Algumas das consequências da desidratação são: aumento do risco de quedas, infeções do trato urinário, obstipação, doença dentária, patologias pulmonares, comprometimento do funcionamento cerebral, insuficiência renal, entre outras.


Entre as pessoas mais vulneráveis estão os trabalhadores expostos ao calor, as pessoas idosas, os doentes crónicos e as pessoas que tomam certos medicamentos, como anti hipertensores, antiarrítmicos, diuréticos e neurolépticos.


Para prevenir a desidratação devemos certificar-nos de que ingerimos a quantidade de água suficiente diariamente. A água é essencial para o bom funcionamento de todos os sistemas e órgãos do nosso corpo.


Podemos beber água simples, infusões ou sumos de fruta naturais. No entanto, devemos ter sempre em atenção que as bebidas não devem conter açúcar ou álcool, pois isso irá comprometer a capacidade de hidratação.

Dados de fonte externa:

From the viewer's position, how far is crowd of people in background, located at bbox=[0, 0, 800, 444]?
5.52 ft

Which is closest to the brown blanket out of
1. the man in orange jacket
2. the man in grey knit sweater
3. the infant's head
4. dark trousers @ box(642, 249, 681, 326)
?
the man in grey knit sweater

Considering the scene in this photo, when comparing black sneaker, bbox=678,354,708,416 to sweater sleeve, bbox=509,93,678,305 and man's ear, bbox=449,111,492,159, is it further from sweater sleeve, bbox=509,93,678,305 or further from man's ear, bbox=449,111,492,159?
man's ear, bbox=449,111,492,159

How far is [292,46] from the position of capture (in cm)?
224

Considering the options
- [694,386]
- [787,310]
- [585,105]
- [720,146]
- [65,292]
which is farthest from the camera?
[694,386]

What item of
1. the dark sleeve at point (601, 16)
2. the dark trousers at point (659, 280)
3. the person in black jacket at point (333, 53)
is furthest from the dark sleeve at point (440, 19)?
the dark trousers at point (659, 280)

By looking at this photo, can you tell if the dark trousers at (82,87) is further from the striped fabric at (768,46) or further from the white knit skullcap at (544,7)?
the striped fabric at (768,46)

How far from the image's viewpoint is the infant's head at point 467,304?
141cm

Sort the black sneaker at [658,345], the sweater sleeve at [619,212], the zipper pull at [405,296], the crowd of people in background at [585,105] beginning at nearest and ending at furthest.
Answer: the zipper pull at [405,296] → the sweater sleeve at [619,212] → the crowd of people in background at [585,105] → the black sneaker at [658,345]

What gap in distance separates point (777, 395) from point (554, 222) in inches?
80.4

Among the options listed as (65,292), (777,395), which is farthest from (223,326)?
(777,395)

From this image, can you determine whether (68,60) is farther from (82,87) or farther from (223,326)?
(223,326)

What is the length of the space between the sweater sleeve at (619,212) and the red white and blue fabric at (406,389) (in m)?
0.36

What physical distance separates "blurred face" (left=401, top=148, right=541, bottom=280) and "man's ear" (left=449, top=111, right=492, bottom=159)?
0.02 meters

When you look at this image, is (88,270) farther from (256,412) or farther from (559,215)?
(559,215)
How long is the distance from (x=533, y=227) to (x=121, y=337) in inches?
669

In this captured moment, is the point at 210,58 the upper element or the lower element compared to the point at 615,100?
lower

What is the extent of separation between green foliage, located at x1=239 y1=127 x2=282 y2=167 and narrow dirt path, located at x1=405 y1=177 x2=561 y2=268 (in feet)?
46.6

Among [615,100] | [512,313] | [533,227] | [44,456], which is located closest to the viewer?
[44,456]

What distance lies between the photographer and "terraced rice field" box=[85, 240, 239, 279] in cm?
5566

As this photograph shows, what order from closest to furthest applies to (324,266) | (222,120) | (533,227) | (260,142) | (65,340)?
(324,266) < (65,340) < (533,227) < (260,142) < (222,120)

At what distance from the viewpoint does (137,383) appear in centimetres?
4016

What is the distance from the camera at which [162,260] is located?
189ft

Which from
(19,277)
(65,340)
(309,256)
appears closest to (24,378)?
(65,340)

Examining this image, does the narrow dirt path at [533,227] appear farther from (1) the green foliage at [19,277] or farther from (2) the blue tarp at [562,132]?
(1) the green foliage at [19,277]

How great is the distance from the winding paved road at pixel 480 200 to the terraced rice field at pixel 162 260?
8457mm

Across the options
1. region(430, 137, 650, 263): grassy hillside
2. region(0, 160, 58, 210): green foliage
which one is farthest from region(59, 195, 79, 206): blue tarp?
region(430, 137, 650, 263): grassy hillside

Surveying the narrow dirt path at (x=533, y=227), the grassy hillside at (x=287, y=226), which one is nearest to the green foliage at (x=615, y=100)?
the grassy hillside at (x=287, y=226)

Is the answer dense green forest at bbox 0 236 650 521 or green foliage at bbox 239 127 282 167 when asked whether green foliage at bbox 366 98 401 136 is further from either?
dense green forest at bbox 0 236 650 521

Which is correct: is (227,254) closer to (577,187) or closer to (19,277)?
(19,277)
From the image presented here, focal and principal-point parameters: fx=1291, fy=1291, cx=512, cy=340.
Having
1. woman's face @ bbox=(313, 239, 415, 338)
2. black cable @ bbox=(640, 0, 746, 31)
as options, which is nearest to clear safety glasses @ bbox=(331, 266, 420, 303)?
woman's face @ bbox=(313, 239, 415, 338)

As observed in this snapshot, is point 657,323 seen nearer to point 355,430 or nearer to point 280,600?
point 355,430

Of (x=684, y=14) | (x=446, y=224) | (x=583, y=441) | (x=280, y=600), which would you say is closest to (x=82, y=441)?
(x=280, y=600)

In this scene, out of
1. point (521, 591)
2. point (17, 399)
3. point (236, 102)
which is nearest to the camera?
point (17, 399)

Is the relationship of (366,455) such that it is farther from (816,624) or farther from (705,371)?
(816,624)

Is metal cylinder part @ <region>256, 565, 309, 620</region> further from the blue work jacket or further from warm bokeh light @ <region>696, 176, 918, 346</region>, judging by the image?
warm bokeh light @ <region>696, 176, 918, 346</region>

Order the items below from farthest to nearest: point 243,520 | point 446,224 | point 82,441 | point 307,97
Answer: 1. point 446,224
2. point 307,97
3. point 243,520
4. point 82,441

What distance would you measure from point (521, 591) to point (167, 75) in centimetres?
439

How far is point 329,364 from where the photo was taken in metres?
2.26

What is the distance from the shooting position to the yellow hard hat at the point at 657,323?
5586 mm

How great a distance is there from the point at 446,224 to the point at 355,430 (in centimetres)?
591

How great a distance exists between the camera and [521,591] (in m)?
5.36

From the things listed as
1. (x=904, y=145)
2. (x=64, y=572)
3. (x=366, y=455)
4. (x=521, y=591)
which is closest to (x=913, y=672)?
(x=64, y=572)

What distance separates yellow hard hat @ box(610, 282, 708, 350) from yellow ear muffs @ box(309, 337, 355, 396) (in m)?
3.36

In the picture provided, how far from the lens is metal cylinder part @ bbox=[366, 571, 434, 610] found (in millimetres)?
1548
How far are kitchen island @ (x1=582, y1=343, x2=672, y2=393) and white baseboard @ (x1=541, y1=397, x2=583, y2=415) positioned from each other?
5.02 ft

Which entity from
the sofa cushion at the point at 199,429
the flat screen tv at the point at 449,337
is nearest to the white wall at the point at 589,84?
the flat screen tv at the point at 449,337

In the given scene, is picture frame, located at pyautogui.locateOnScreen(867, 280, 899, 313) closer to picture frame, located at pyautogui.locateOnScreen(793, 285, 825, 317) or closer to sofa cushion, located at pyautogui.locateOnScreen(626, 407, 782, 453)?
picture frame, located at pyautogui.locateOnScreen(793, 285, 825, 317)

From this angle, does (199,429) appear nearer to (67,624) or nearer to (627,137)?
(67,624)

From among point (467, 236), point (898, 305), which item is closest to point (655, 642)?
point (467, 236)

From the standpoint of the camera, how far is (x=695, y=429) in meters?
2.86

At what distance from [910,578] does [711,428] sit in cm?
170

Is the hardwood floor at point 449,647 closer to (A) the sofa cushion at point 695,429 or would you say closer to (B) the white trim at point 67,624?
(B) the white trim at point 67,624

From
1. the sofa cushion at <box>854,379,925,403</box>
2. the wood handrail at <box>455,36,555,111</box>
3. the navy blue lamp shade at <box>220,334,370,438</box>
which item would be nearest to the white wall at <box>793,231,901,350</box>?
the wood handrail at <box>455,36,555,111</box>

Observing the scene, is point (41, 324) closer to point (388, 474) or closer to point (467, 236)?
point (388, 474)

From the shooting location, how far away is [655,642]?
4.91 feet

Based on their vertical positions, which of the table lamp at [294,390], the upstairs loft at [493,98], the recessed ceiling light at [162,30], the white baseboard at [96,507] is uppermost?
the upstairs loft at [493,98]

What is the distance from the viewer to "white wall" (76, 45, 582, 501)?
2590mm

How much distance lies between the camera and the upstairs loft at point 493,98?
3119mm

Esperar até ter sede para beber água não é solução, pois esse sinal pode ser muito tardio, essencialmente nas pessoas idosas. Por isso, o melhor é lembrar-se de beber mesmo sem sede.


Para percebermos se estamos a ingerir a quantidade certa de água, podemos observar a urina. Uma cor escura e cheiro intenso pode indicar falta de água. Assim, sabemos que ingerimos água suficiente quando a nossa urina é abundante, clara e sem cheiro.


Uma pessoa saudável necessita de cerca de 30 ml de água por quilograma de peso corporal. Por exemplo, se pesar 50 kg precisará de 1,5l de água por dia. No entanto, uma pessoa que sofra de uma doença crónica, como por exemplo doença renal ou cardíaca, ou se fizer uma dieta pobre em sal ou restrita em líquidos, poderá necessitar de quantidades diferentes de água. Nesse caso, deverá aconselhar-se com o seu médico.


É também muito importante cuidarmos da alimentação. Durante o verão devemos evitar refeições pesadas e muito condimentadas. O ideal é fazer refeições leves, frescas e evitar excessos de sal, dando preferência às frutas, saladas, carnes magras e peixes.


Não nos podemos ainda esquecer que os alimentos mais perecíveis, como laticínios, peixe e ovos, necessitam de refrigeração adequada, uma vez que o calor aumenta a proliferação das bactérias responsáveis por intoxicações alimentares.


Sejamos prudentes e usufruamos do sol de forma consciente e responsável!